Chwile grozy przeżyli kierowcy przejeżdżający obwodnicą Trójmiasta. Jeden z samochodów nagle uderzył w pobocze i zaczął koziołkować. Na szczęście nikomu nic się nie stało. Kierowca był pijany. Reporterka 24, która była świadkiem tej sytuacji, swoje nagranie przesłała na Kontakt 24.
W poniedziałek rano pani Joanna jechała do pracy drogą S6. Pomiędzy węzłami Gdynia Witomino a Gdynia Karwiny o godz. 8:40 nagle rozpędzony samochód przeciął pas, którym jechała pani Joanna i uderzył w nasyp. Pojazd zaczął koziołkować i obracać się wokół własnej osi.
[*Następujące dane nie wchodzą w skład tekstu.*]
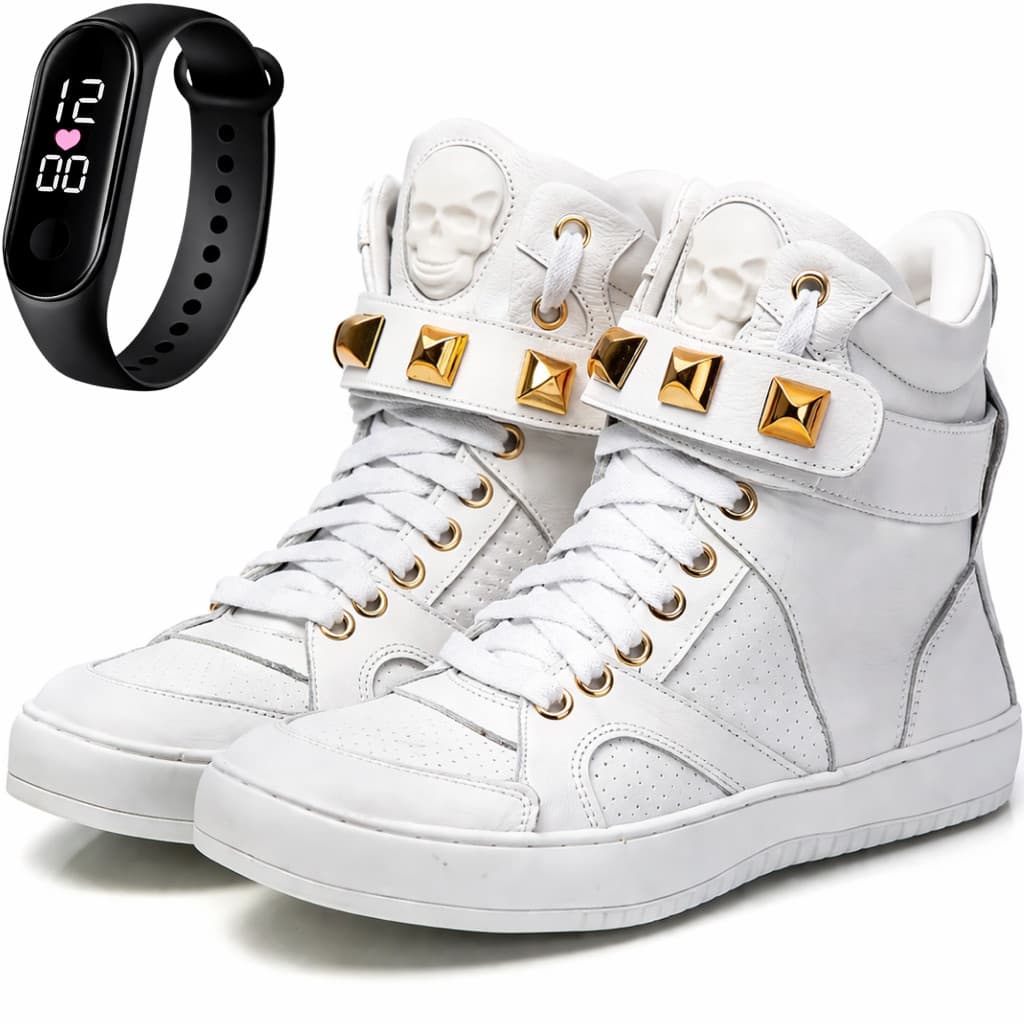 Tênis Botinha Academia Feminino Couro Cano Alto Treino Musculação Sneaker com Relógio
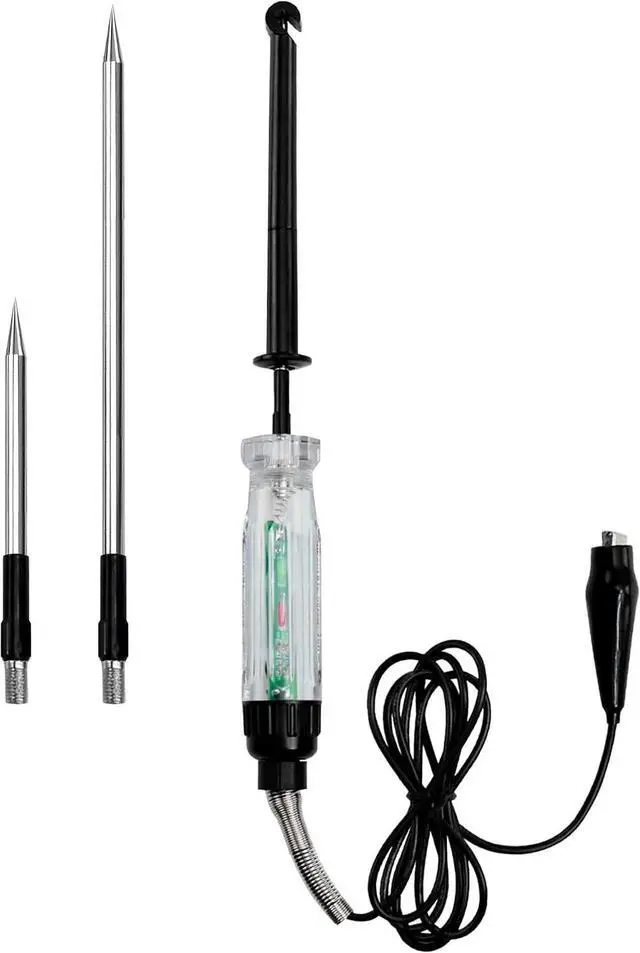 Main image of ALLOSUN Automotive Wire Piercing DC Voltage Circuit 6V / 12V Hook Probe Tester 59 Inch Cord with LED & Buzzer Indicator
- Widziałam tego kierowcę wcześniej w lusterku. Był rozpędzony. Gdybym jechała 20 kilometrów szybciej, uderzyłby w maskę mojego samochodu i już bym z panią nie rozmawiała – relacjonowała nam kobieta.
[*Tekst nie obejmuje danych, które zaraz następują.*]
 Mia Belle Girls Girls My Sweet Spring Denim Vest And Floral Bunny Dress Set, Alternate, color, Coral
''Często widzę podobne sytuacje''
Po tym zdarzeniu zatrzymała się, by pomóc kierowcy. Podobnie zrobiło kilku innych kierowców. Mężczyznę z rozbitego samochodu ktoś wyciągnął przez okno. – Stał o własnych siłach, więc chyba nie odniósł dużych obrażeń. Kiedy na miejsce przyjechała policja i karetka, pojechałam do pracy - relacjonowała nam pani Joanna.
Blisko 1,3 promila
Policja zakwalifikowała to zdarzenie jako kolizję drogową. Gdy zbadali kierowcę okazało się, że jest pijany.
- Miał blisko 1,3 promila alkoholu w wydychanym powietrzu. Z uwagi na to, że policjanci podejrzewali, że mężczyzna mógł być również pod wpływem innych środków odurzających, została od niego pobrana krew do dalszych badań - przekazał nam kom. Krzysztof Kuśmierczyk, oficer prasowy Komendy Miejskiej w Gdyni.
Pani Joanna ubolewa, że to nie pierwsza podobna sytuacja, którą widziała na tym odcinku drogi. – Jeżdżę tą drogą codziennie do pracy i niestety bardzo często widzę podobne sytuacje – powiedziała nam.
Prawy pas S6 zablokowany był przez około dwie godziny.